Deep learning-based manifold learning for spatial filtering
My master's thesis, supervised by Dr. Andreas Brendel and
examined by
Prof. Walter Kellermann from
Lehrstuhl für Multimediakommunikation und Signalverarbeitung (LMS).
I successfully defended the thesis on 13/05/2022.
Abstract:
Obtaining robust Relative Transfer Function (RTF) estimates is a crucial intermediate step in
many spatial filtering systems. Presence of adverse acoustic conditions (such as interference,
noise and reverberation) severely hinder the RTF estimates, and thus the spatial filtering
performance. Quite often, the acoustic environment, in particular the location of the microphone
array and the surroundings are stationary. Thus, the most prominent cause of changes in the RTFs
are due to the source positions. As the number of generative parameters have much lower dimensions
than the RTFs, usage of manifold learning techniques is justified. Most promising results in the
literature have been obtained after using Variational Autoencoders (VAEs), where the learned
representations are shown to be useful for a broad range of tasks including RTF enhancement,
source extraction, and localization.
The research to date has tended to be exploratory, where the aim was to probe various fields of
application to see if the idea of utilizing VAEs is beneficial at all, and a significant effort
went to comparisons with orthodox ideas such as spectral graph theory-based approaches. A natural
consequence was not being able to rigorously evaluate the state-of-the-art in all design choices
for the VAE model. We would like to fill such gaps in this thesis.

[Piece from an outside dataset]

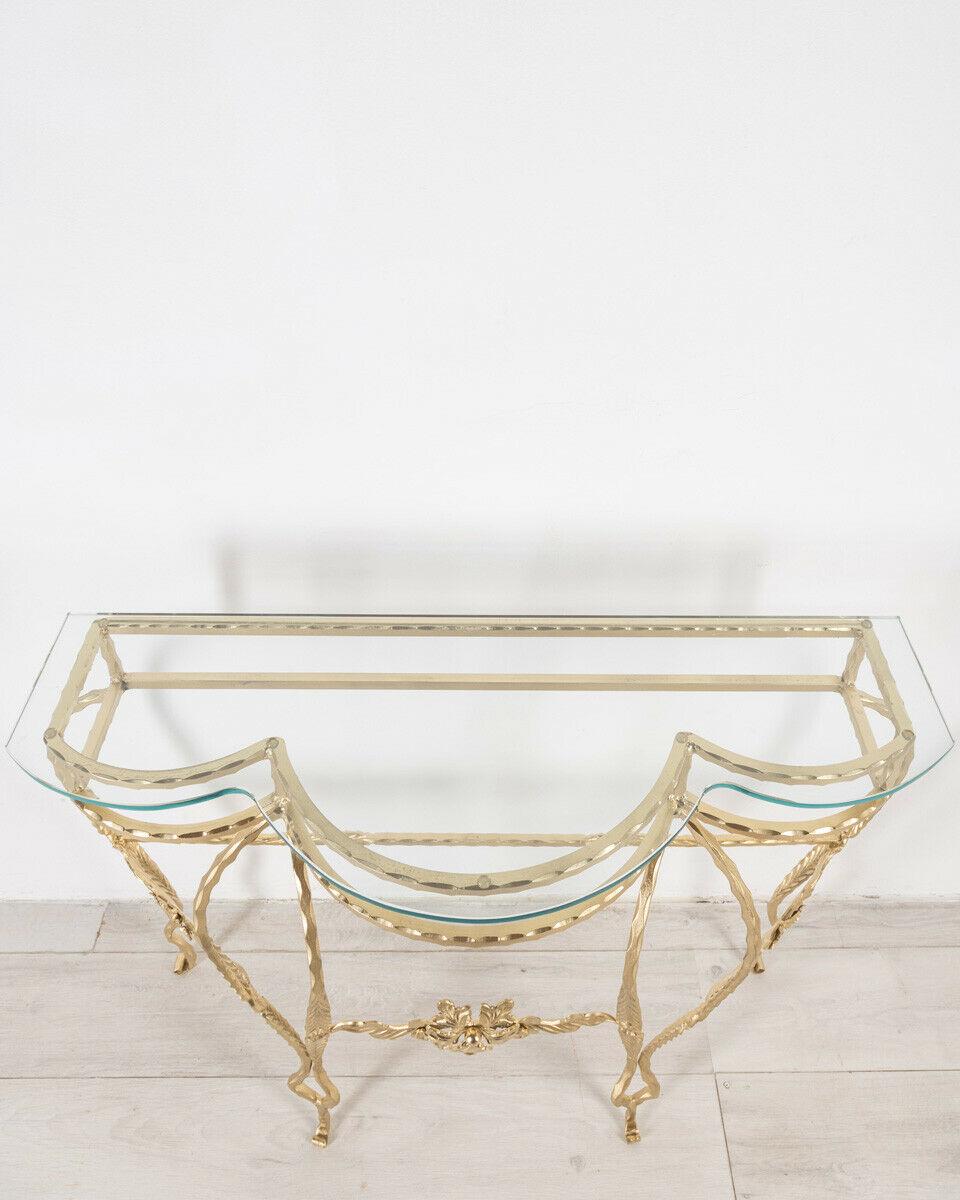 Consolle in gilded iron with transparent glass top, 1950s.
CONDITIONS: In good condition, it may show slight signs of wear due to time.

DIMENSIONS: Height 87 cm; Width 114 cm; Length 36 cm

MATERIALS: Iron and Glass

YEAR OF PRODUCTION:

In particular, a more appropriate modeling could be achieved by Complex-valued neural networks (CVNNs).
RTFs are complex-valued by nature, yet previous studies adopted real-valued neural networks, mainly due
to a lack of con- sensus on the interpretations and implementations within the community. In this thesis
we perform a comprehensive investigation of various CVNN variants and observe their benefits compared to
the current practices. Another focal point is merging the spatial filtering and manifold learning paradigms
to obtain a superior source extraction algorithm. The proposed modifications are compared against the
state-of-the-art VAE baseline with respect to the expressive, denoising and speech extraction capabilities.
We found out that putting a greater emphasis on the complex-valued nature of the RTFs improves the overall
system performance, especially for mediocre Signal-to-Noise Ratio (SNR) values.